Saying the timing is not right, the anti-tenure group Teach Great announced Tuesday that it will not pursue an election campaign for a Missouri constitutional amendment that would end some teacher job protections.
“While we still believe in the measure wholeheartedly … we will not be moving forward with Amendment 3 this year,” Teach Great spokeswoman Kate Casas said in a written statement.
Casas had spent several days traveling around the state, including visits in Kansas City last week, to promote the amendment and its reform ideas.
The proposed amendment will still appear on the ballot. It seeks to end tenure and require that decisions around the hiring, promoting, firing and laying off of teachers be determined by at least 51 percent on student performance measures.
Teach Great took on the task of gathering petition signatures and promoting the ideas that are championed by St. Louis financier Rex Sinquefield.
It remains to be seen if any other supporters of the reforms take up the campaign, which is up against strong opposition from teacher unions, administrator groups and school boards.

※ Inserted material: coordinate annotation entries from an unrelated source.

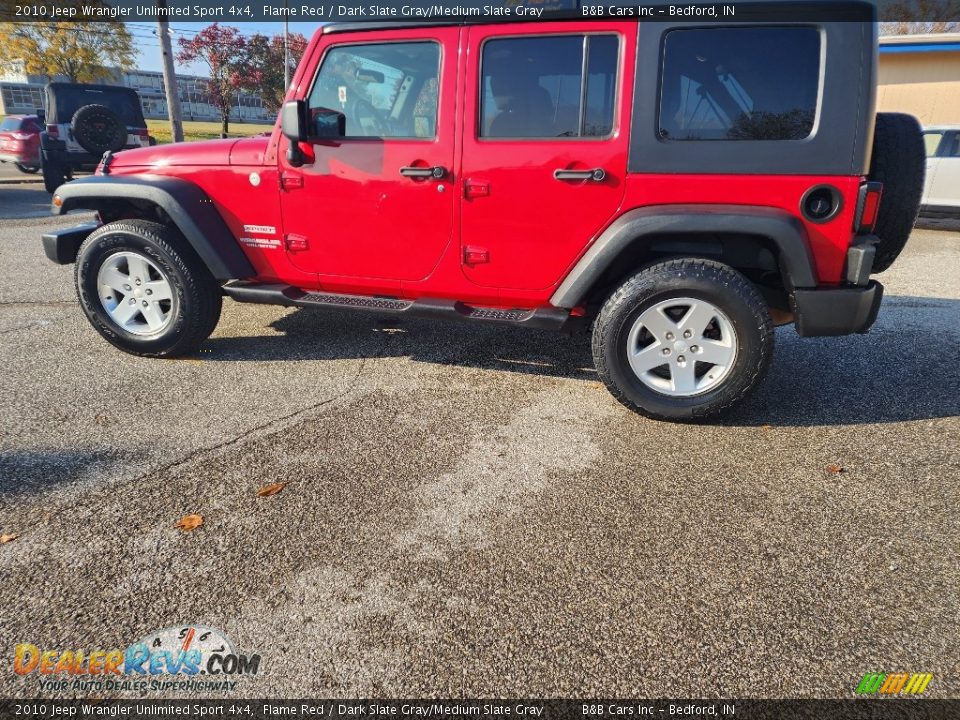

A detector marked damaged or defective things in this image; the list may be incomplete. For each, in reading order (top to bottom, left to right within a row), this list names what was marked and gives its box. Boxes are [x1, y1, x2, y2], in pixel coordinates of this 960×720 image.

cracked pavement [0, 208, 956, 696]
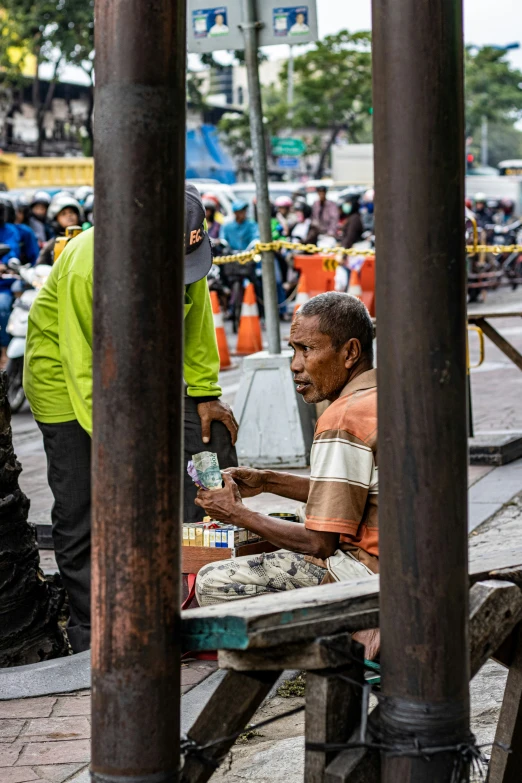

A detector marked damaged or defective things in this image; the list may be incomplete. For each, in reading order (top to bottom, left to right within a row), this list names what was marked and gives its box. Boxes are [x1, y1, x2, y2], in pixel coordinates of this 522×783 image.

rusty metal pole [91, 1, 185, 783]
rusty metal pole [370, 1, 468, 783]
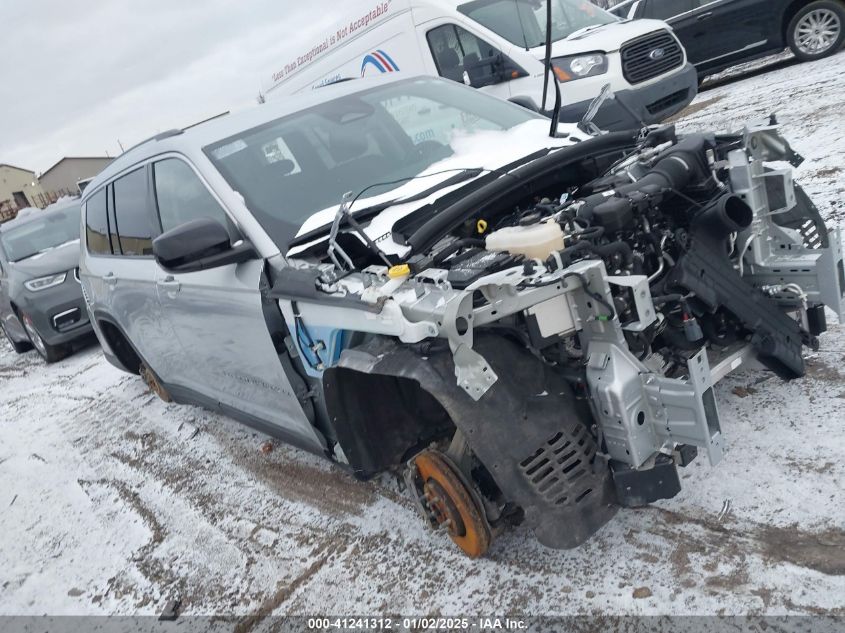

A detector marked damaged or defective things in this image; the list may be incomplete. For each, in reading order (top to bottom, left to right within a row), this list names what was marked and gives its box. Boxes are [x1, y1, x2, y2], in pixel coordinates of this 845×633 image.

crumpled hood [536, 18, 672, 57]
crumpled hood [286, 118, 584, 256]
crumpled hood [9, 238, 81, 278]
vehicle frame damage [272, 118, 844, 552]
torn fender liner [326, 336, 616, 548]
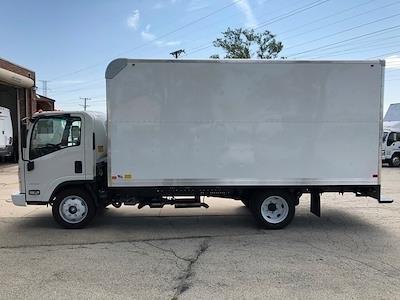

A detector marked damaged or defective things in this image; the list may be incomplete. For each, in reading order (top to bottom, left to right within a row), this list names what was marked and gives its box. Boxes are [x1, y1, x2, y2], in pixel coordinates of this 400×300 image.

pavement crack [173, 239, 209, 298]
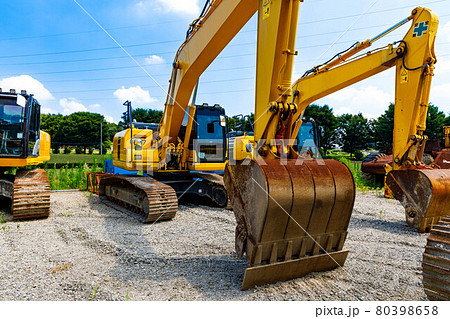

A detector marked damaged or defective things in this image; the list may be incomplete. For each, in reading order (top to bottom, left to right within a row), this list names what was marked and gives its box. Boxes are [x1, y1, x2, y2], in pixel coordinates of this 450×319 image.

rusty bucket attachment [225, 159, 356, 292]
rusty bucket attachment [384, 169, 450, 234]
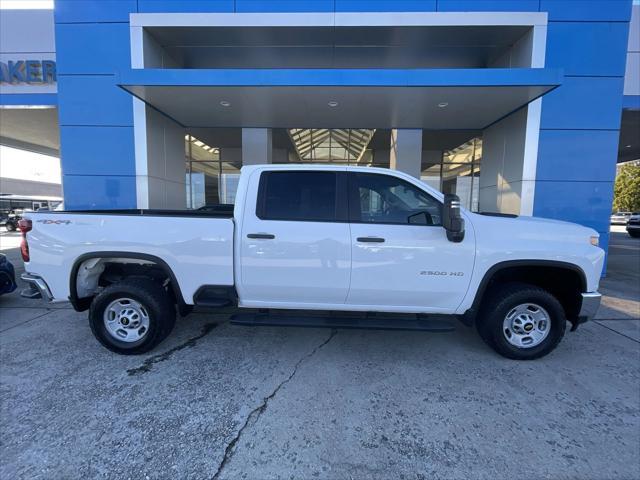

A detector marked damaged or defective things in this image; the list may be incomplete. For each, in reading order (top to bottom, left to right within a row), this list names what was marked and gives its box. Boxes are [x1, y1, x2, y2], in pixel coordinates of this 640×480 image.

crack in concrete [127, 322, 220, 376]
crack in concrete [211, 330, 340, 480]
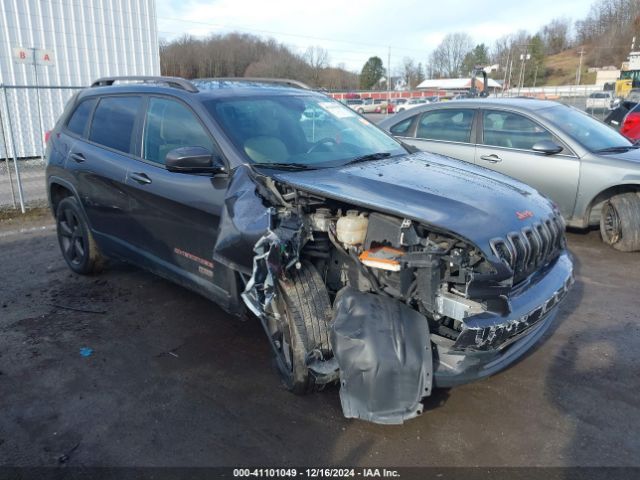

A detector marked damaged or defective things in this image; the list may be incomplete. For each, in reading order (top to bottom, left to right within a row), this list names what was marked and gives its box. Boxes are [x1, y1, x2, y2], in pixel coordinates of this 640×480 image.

wrecked jeep cherokee suv [47, 77, 572, 426]
front end damage [216, 165, 576, 424]
crumpled hood [270, 151, 560, 255]
detached front bumper [432, 253, 572, 388]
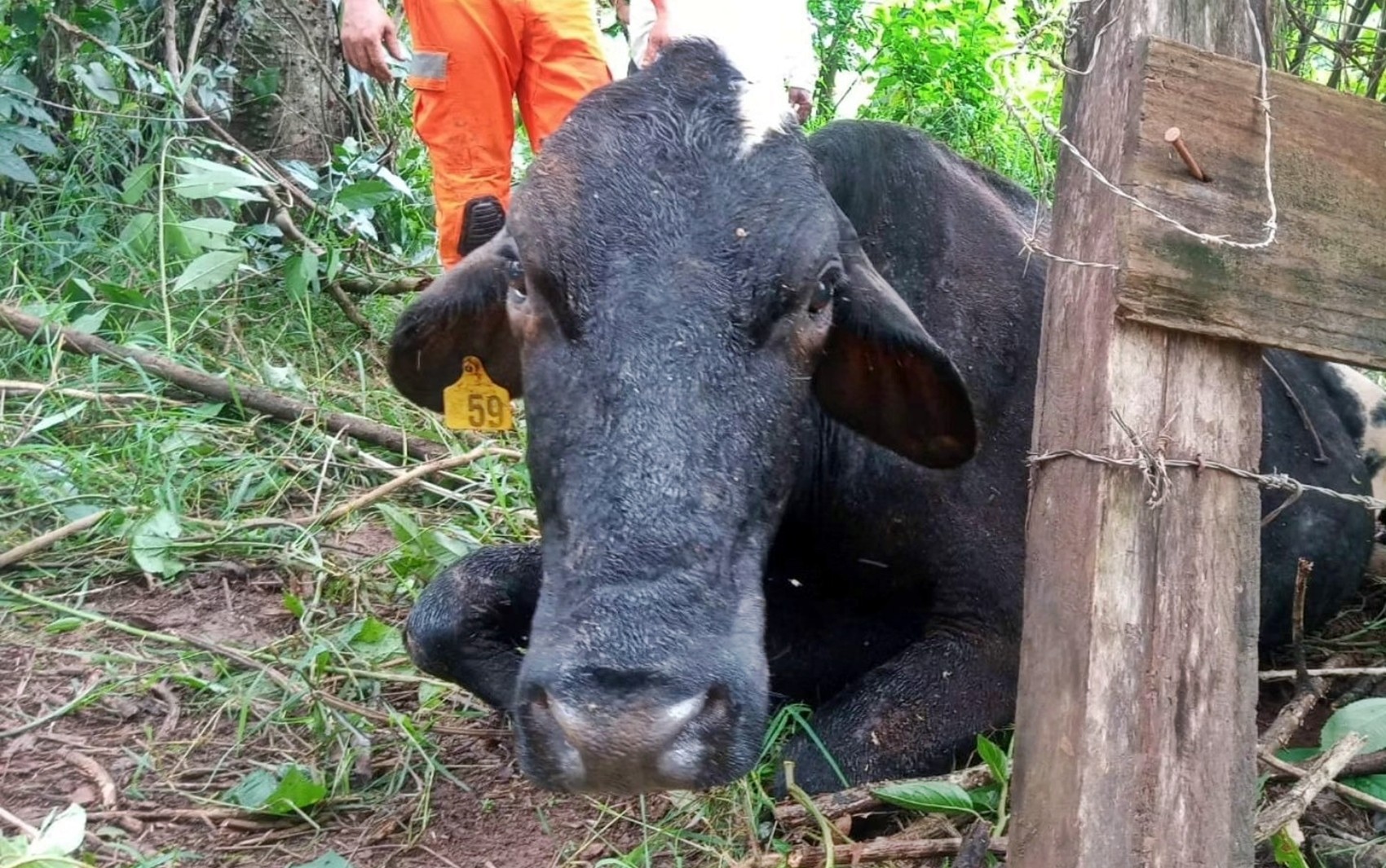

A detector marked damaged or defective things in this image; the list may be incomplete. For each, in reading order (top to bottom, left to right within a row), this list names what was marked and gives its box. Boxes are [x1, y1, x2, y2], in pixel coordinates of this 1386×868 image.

rusty nail [1161, 126, 1207, 182]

“I still see this as a fight,” said Andrea Flinders, the president of the Kansas City Federation of Teachers and School-Related Personnel. “We still have to educate the public. The devil is in the details.”
She cited the loss of local control of school boards, the likely increase in testing and the costs of increased tests as primary concerns.
Teach Great will instead take off on listening tours across the state and try to build support for the proposed reforms, which Casas said reward and protect good teachers, support struggling teachers and make it easier for schools to hire more strong teachers.